Exercise task a: In the regex question, which PHP function is used with the regex to build the array?

Text:
I am processing a text file of messages that resembles this (though a lot longer):
13/09/18, 4:14 pm - Fred Dag: Jackie, please could you send to me too? ‚ thank you
Hello
13/09/18, 4:45 pm - Jackie Johnson: Here is yet another message
where someone added a line break
13/09/18, 4:10 pm - Fred Dag: Here is another message
The following regex works to extract the data into Date, Time, Name and Message except where the Message includes a line break:
(?<date>(?:[0-9]{1,2}\/){2}[0-9]{1,2}),\s(?<time>(?:[0-9]{1,2}:)[0-9]{2}\s[a|p]m)\s-\s(?<name>(?:.*)):\s(?<message>(?:.+))
Using preg_match_all, and the regex above, in php7.4 I have generated the following array:
Array
(
[0] => Array
(
[date] => 13/09/18
[time] => 4:14 pm
[name] => Fred Dag
[message] => Jackie, please could you send to me too? ‚ thank you
)

Data supplied:
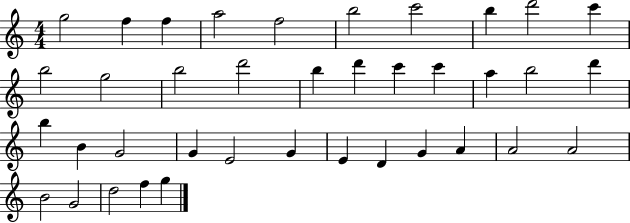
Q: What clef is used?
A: treble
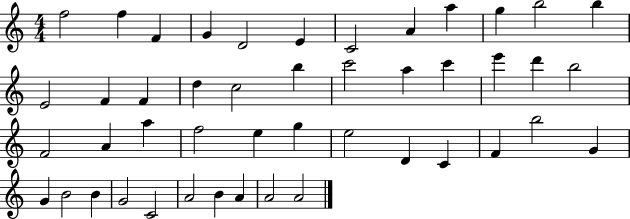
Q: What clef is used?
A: treble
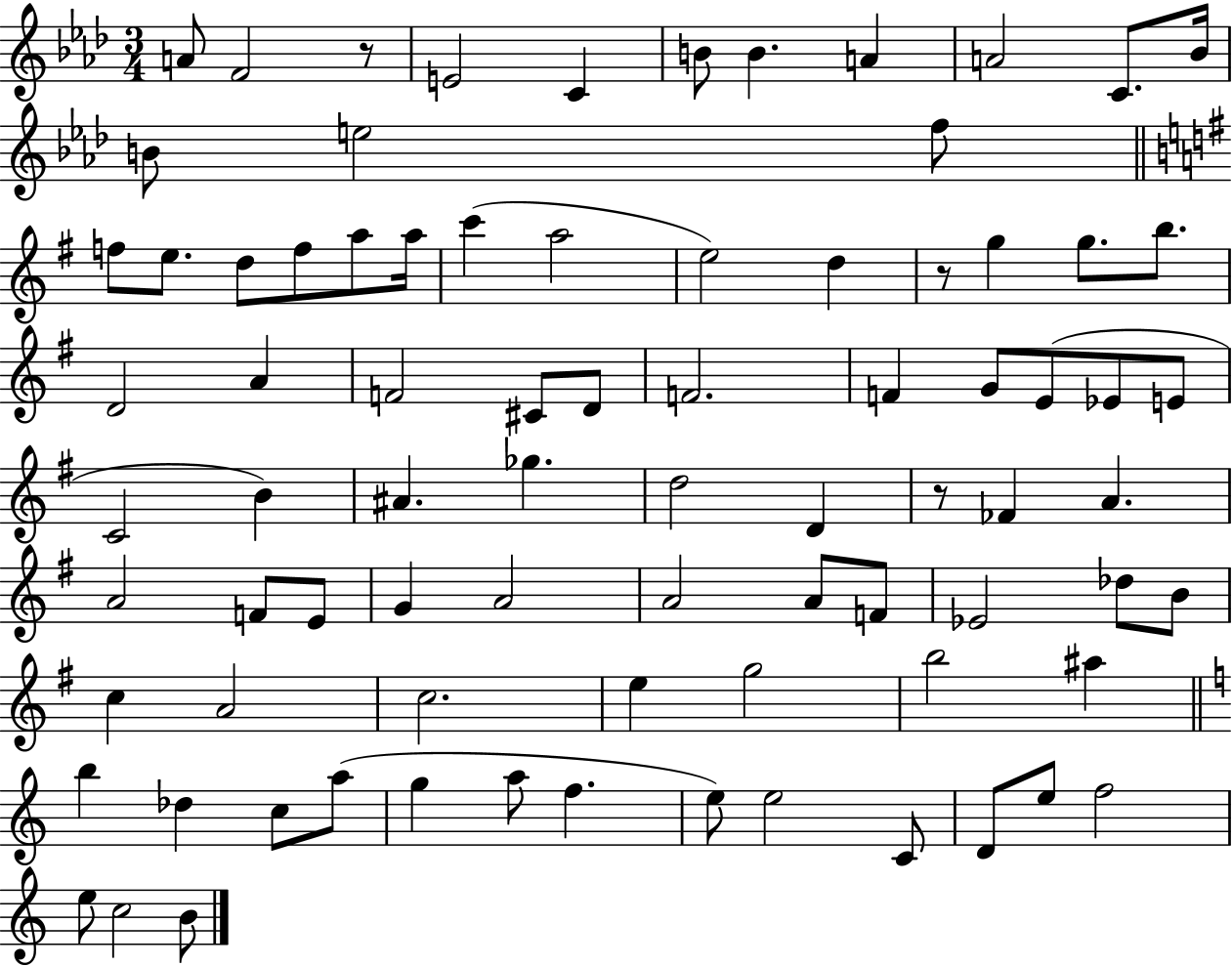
{
  \clef treble
  \numericTimeSignature
  \time 3/4
  \key aes \major
  a'8 f'2 r8 | e'2 c'4 | b'8 b'4. a'4 | a'2 c'8. bes'16 | \break b'8 e''2 f''8 | \bar "||" \break \key g \major f''8 e''8. d''8 f''8 a''8 a''16 | c'''4( a''2 | e''2) d''4 | r8 g''4 g''8. b''8. | \break d'2 a'4 | f'2 cis'8 d'8 | f'2. | f'4 g'8 e'8( ees'8 e'8 | \break c'2 b'4) | ais'4. ges''4. | d''2 d'4 | r8 fes'4 a'4. | \break a'2 f'8 e'8 | g'4 a'2 | a'2 a'8 f'8 | ees'2 des''8 b'8 | \break c''4 a'2 | c''2. | e''4 g''2 | b''2 ais''4 | \break \bar "||" \break \key c \major b''4 des''4 c''8 a''8( | g''4 a''8 f''4. | e''8) e''2 c'8 | d'8 e''8 f''2 | \break e''8 c''2 b'8 | \bar "|."
}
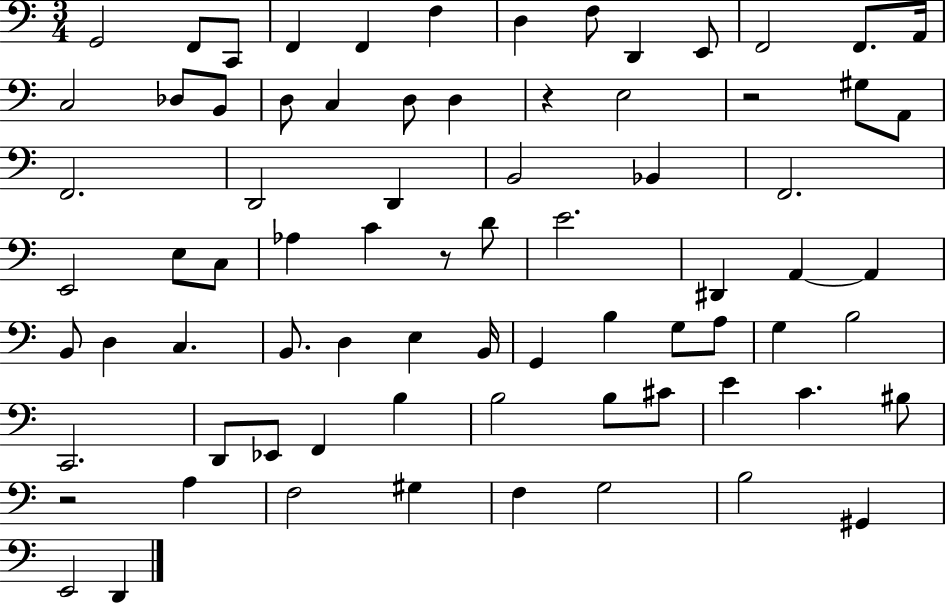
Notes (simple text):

G2/h F2/e C2/e F2/q F2/q F3/q D3/q F3/e D2/q E2/e F2/h F2/e. A2/s C3/h Db3/e B2/e D3/e C3/q D3/e D3/q R/q E3/h R/h G#3/e A2/e F2/h. D2/h D2/q B2/h Bb2/q F2/h. E2/h E3/e C3/e Ab3/q C4/q R/e D4/e E4/h. D#2/q A2/q A2/q B2/e D3/q C3/q. B2/e. D3/q E3/q B2/s G2/q B3/q G3/e A3/e G3/q B3/h C2/h. D2/e Eb2/e F2/q B3/q B3/h B3/e C#4/e E4/q C4/q. BIS3/e R/h A3/q F3/h G#3/q F3/q G3/h B3/h G#2/q E2/h D2/q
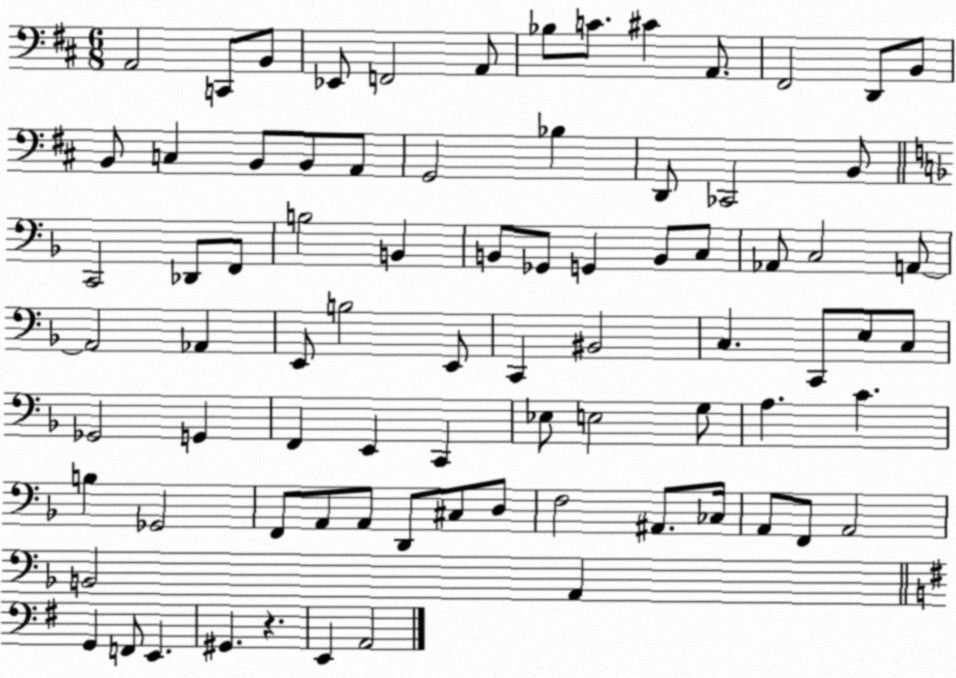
X:1
T:Untitled
M:6/8
L:1/4
K:D
A,,2 C,,/2 B,,/2 _E,,/2 F,,2 A,,/2 _B,/2 C/2 ^C A,,/2 ^F,,2 D,,/2 B,,/2 B,,/2 C, B,,/2 B,,/2 A,,/2 G,,2 _B, D,,/2 _C,,2 B,,/2 C,,2 _D,,/2 F,,/2 B,2 B,, B,,/2 _G,,/2 G,, B,,/2 C,/2 _A,,/2 C,2 A,,/2 A,,2 _A,, E,,/2 B,2 E,,/2 C,, ^B,,2 C, C,,/2 E,/2 C,/2 _G,,2 G,, F,, E,, C,, _E,/2 E,2 G,/2 A, C B, _G,,2 F,,/2 A,,/2 A,,/2 D,,/2 ^C,/2 D,/2 F,2 ^A,,/2 _C,/4 A,,/2 F,,/2 A,,2 B,,2 A,, G,, F,,/2 E,, ^G,, z E,, A,,2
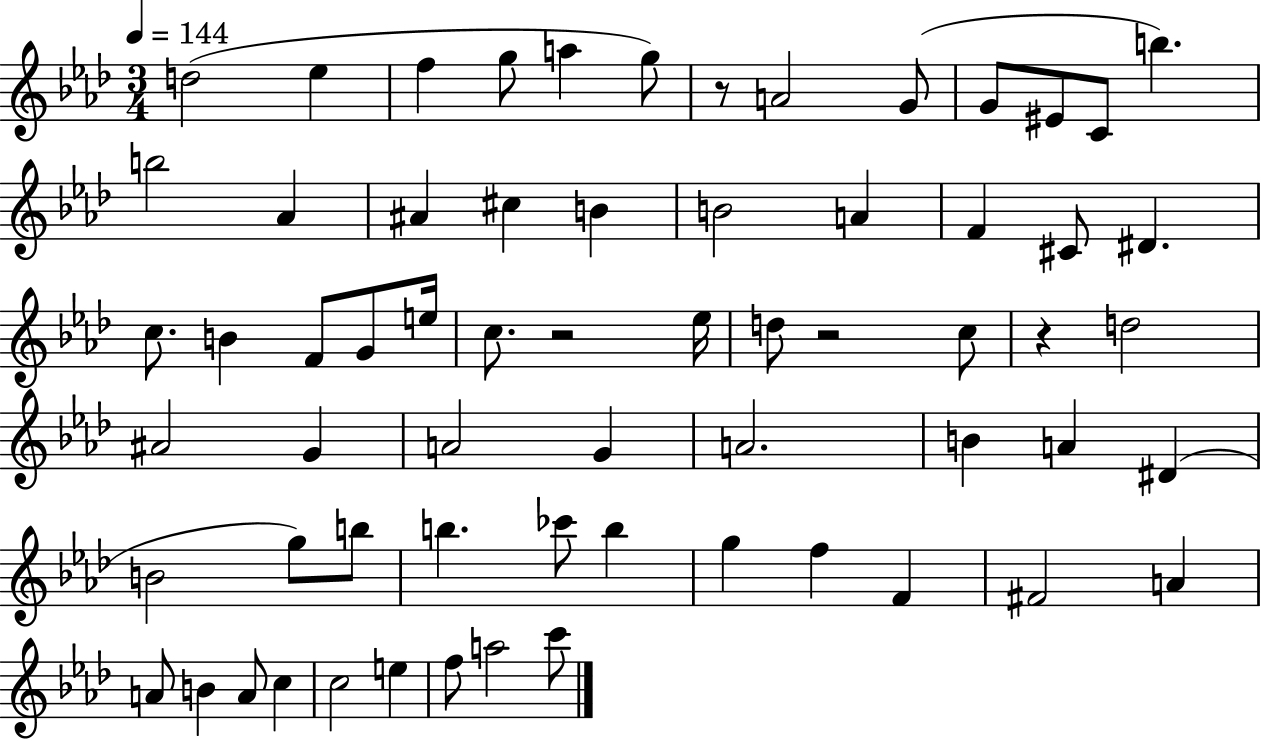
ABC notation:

X:1
T:Untitled
M:3/4
L:1/4
K:Ab
d2 _e f g/2 a g/2 z/2 A2 G/2 G/2 ^E/2 C/2 b b2 _A ^A ^c B B2 A F ^C/2 ^D c/2 B F/2 G/2 e/4 c/2 z2 _e/4 d/2 z2 c/2 z d2 ^A2 G A2 G A2 B A ^D B2 g/2 b/2 b _c'/2 b g f F ^F2 A A/2 B A/2 c c2 e f/2 a2 c'/2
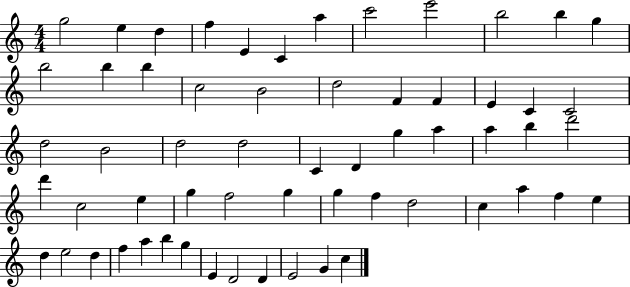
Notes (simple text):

G5/h E5/q D5/q F5/q E4/q C4/q A5/q C6/h E6/h B5/h B5/q G5/q B5/h B5/q B5/q C5/h B4/h D5/h F4/q F4/q E4/q C4/q C4/h D5/h B4/h D5/h D5/h C4/q D4/q G5/q A5/q A5/q B5/q D6/h D6/q C5/h E5/q G5/q F5/h G5/q G5/q F5/q D5/h C5/q A5/q F5/q E5/q D5/q E5/h D5/q F5/q A5/q B5/q G5/q E4/q D4/h D4/q E4/h G4/q C5/q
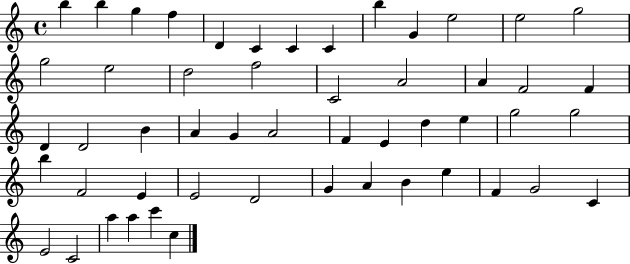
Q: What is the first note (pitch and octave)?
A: B5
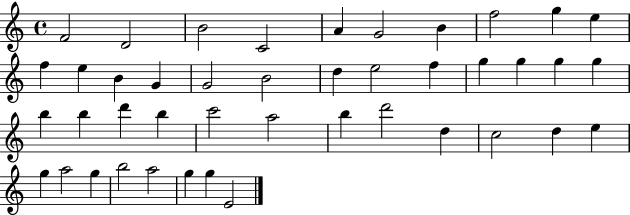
F4/h D4/h B4/h C4/h A4/q G4/h B4/q F5/h G5/q E5/q F5/q E5/q B4/q G4/q G4/h B4/h D5/q E5/h F5/q G5/q G5/q G5/q G5/q B5/q B5/q D6/q B5/q C6/h A5/h B5/q D6/h D5/q C5/h D5/q E5/q G5/q A5/h G5/q B5/h A5/h G5/q G5/q E4/h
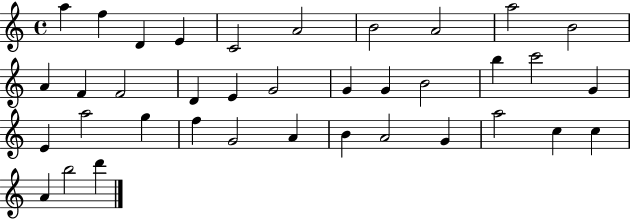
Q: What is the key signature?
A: C major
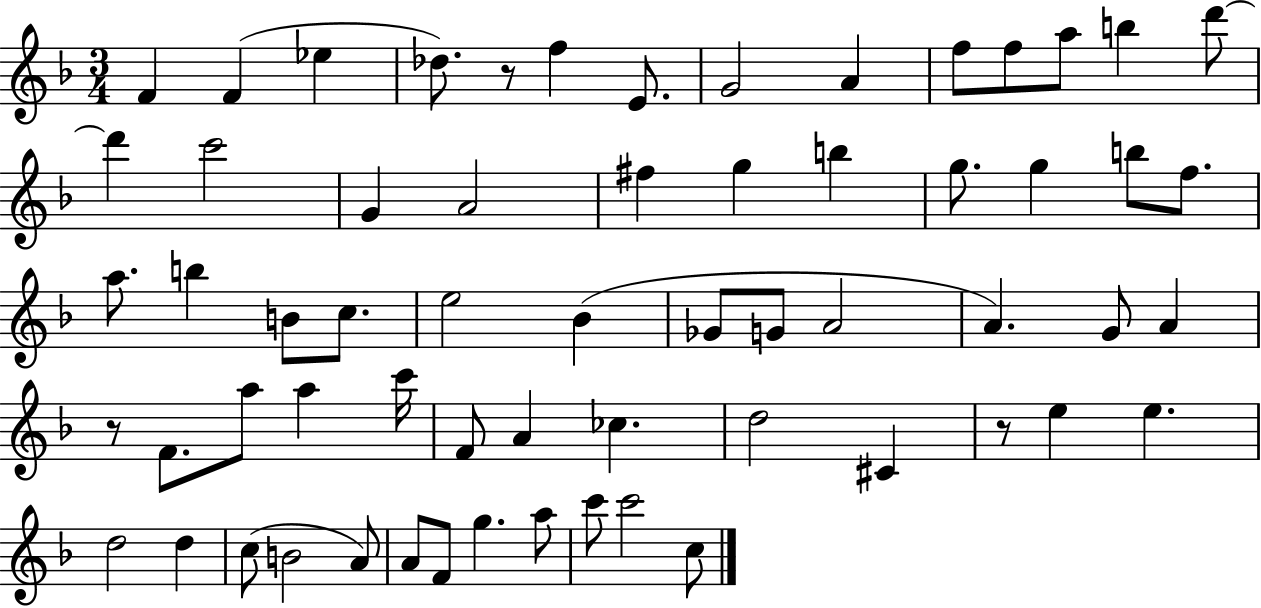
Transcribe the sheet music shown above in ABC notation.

X:1
T:Untitled
M:3/4
L:1/4
K:F
F F _e _d/2 z/2 f E/2 G2 A f/2 f/2 a/2 b d'/2 d' c'2 G A2 ^f g b g/2 g b/2 f/2 a/2 b B/2 c/2 e2 _B _G/2 G/2 A2 A G/2 A z/2 F/2 a/2 a c'/4 F/2 A _c d2 ^C z/2 e e d2 d c/2 B2 A/2 A/2 F/2 g a/2 c'/2 c'2 c/2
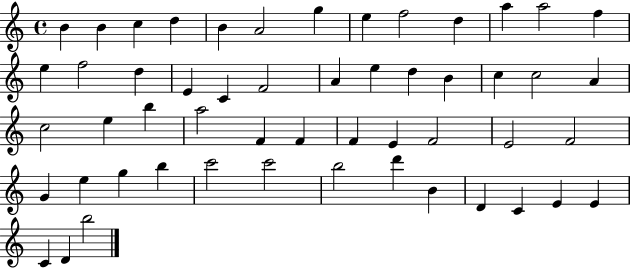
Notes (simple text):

B4/q B4/q C5/q D5/q B4/q A4/h G5/q E5/q F5/h D5/q A5/q A5/h F5/q E5/q F5/h D5/q E4/q C4/q F4/h A4/q E5/q D5/q B4/q C5/q C5/h A4/q C5/h E5/q B5/q A5/h F4/q F4/q F4/q E4/q F4/h E4/h F4/h G4/q E5/q G5/q B5/q C6/h C6/h B5/h D6/q B4/q D4/q C4/q E4/q E4/q C4/q D4/q B5/h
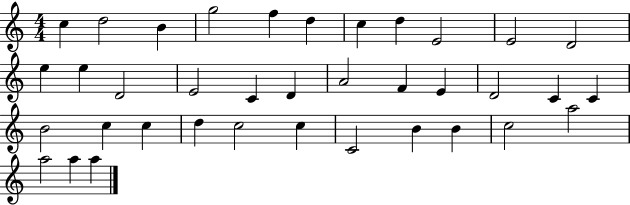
X:1
T:Untitled
M:4/4
L:1/4
K:C
c d2 B g2 f d c d E2 E2 D2 e e D2 E2 C D A2 F E D2 C C B2 c c d c2 c C2 B B c2 a2 a2 a a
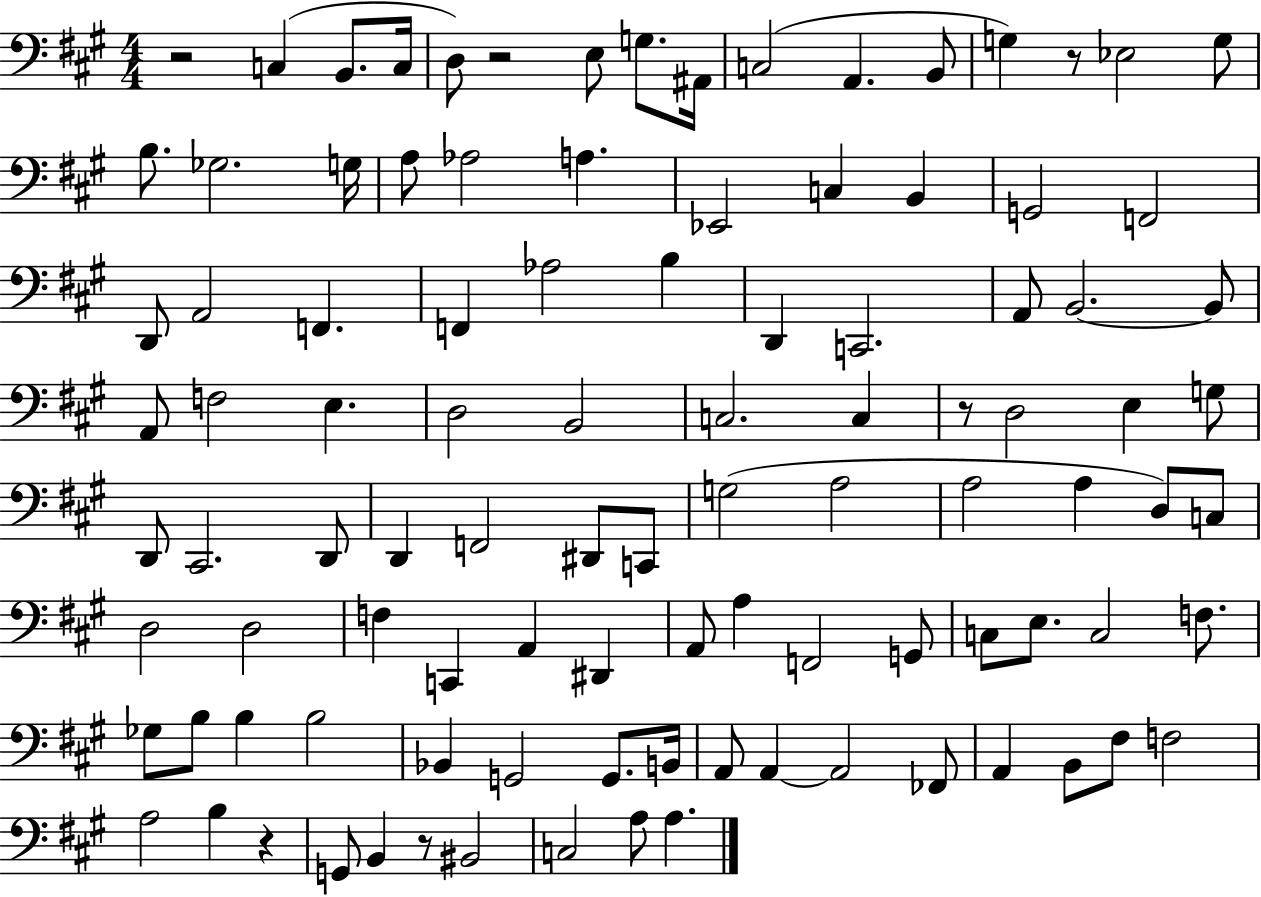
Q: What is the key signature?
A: A major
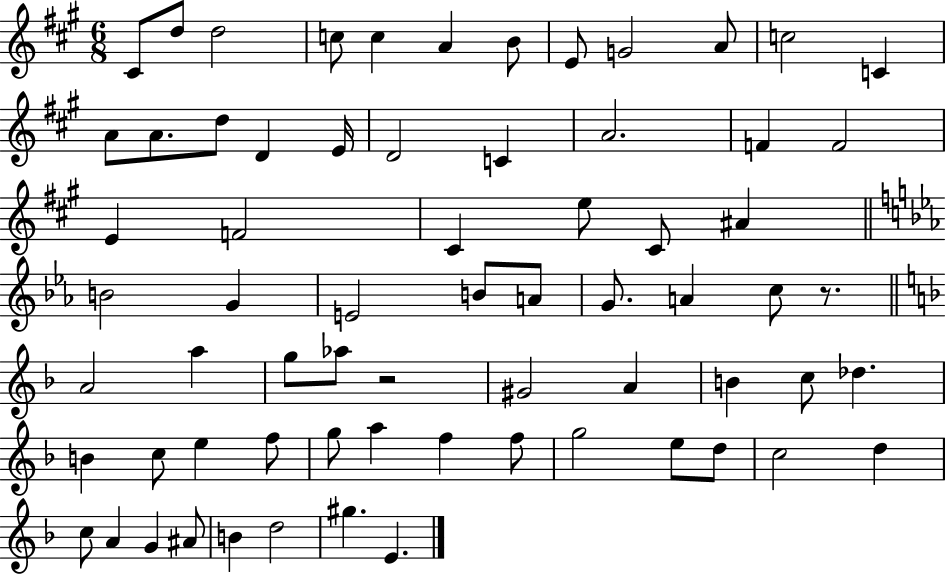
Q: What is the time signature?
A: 6/8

Exercise task b: Copy the rows again word for word, starting at the line that has "F4/h D4/h B4/h" and continuing through the last row. Leave the pictures out of your copy.

Task solution a: preg_match_all

Task solution b:
F4/h D4/h B4/h C4/h A4/q G4/h B4/q F5/h G5/q E5/q F5/q E5/q B4/q G4/q G4/h B4/h D5/q E5/h F5/q G5/q G5/q G5/q G5/q B5/q B5/q D6/q B5/q C6/h A5/h B5/q D6/h D5/q C5/h D5/q E5/q G5/q A5/h G5/q B5/h A5/h G5/q G5/q E4/h
Q: What is the key signature?
A: C major
Transcribe the sheet music shown above in ABC notation.

X:1
T:Untitled
M:3/4
L:1/4
K:F
F F _e _d/2 z/2 f E/2 G2 A f/2 f/2 a/2 b d'/2 d' c'2 G A2 ^f g b g/2 g b/2 f/2 a/2 b B/2 c/2 e2 _B _G/2 G/2 A2 A G/2 A z/2 F/2 a/2 a c'/4 F/2 A _c d2 ^C z/2 e e d2 d c/2 B2 A/2 A/2 F/2 g a/2 c'/2 c'2 c/2
Notes (simple text):

B4/q B4/q C5/q D5/q B4/q A4/h G5/q E5/q F5/h D5/q A5/q A5/h F5/q E5/q F5/h D5/q E4/q C4/q F4/h A4/q E5/q D5/q B4/q C5/q C5/h A4/q C5/h E5/q B5/q A5/h F4/q F4/q F4/q E4/q F4/h E4/h F4/h G4/q E5/q G5/q B5/q C6/h C6/h B5/h D6/q B4/q D4/q C4/q E4/q E4/q C4/q D4/q B5/h
X:1
T:Untitled
M:4/4
L:1/4
K:C
c d2 B g2 f d c d E2 E2 D2 e e D2 E2 C D A2 F E D2 C C B2 c c d c2 c C2 B B c2 a2 a2 a a
Q: What is the key signature?
A: A major
Q: What is the time signature?
A: 6/8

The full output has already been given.